Kibice dużo słabiej ocenili Vladimir Volkov. Według nich był jednym z najsłabszych na boisku. Szkoleniowiec mistrzów Polski nie miał jednak do niego pretensji. - Jak na pierwszy mecz oceniłbym go pozytywnie i jestem zadowolony. Zagrał dobre spotkanie.
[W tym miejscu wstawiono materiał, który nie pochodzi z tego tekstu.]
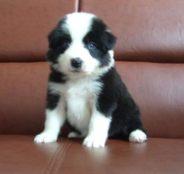 上海狗场解散 博美等二十多种宠物狗 500元 起售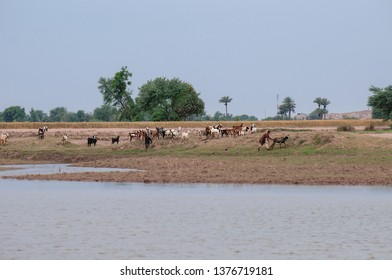 Animal are grazing on the bank of the river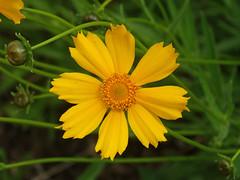 DSC00680 (gregnboutz) Tags: flowers flower macro yellowflower macros springflowers yellowflowers brightflowers macroflowers macroflower bloomingflower bloomingflowers colorfulmacros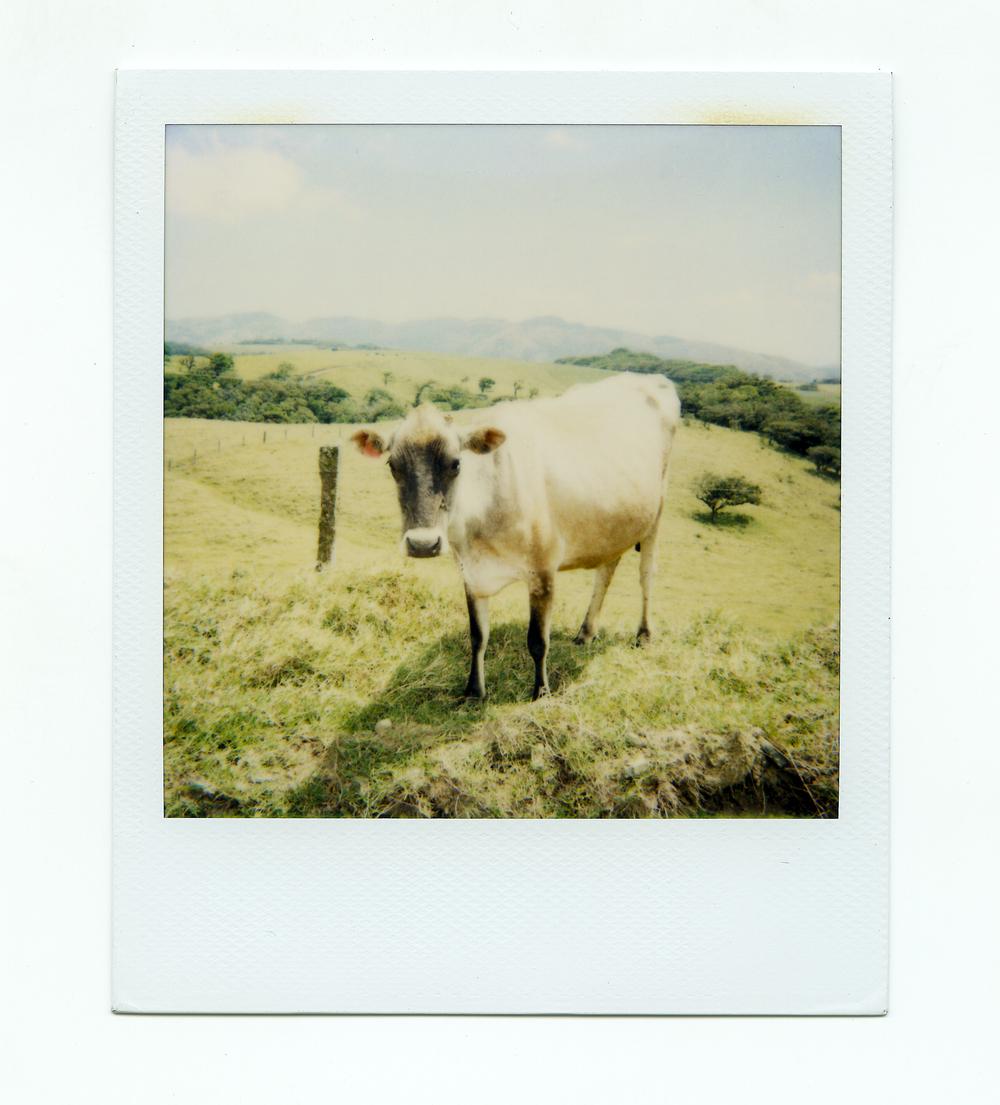 cr_cow.jpg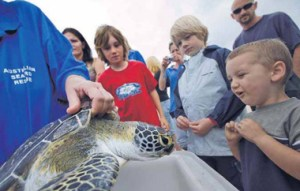 Releasing Green Sea Turtle at Byron Bay, Photo © Jeff Dawson, The Echo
Dla mnie to była duża niewiadoma, bo w sparingach wyglądał różnie -ocenił Urban.

Nicki Bille Nielsen mógł mieć dwie bramki na swoim koncie, a Vladimir Volkov asystę, bo pod koniec pierwszej połowy przeprowadzili akcję po której padł gol, którego sędzia nie uznał, ponieważ Czarnogórzec był na spalonym.

Ze względów formalnych zadebiutować nie mógł Sisi.

Zobacz wideo: Jan Urban: za wysoko wygraliśmy z Termalicą

{"id":"","title":""}

Źródło: TVP S.A.

Komentarze (0)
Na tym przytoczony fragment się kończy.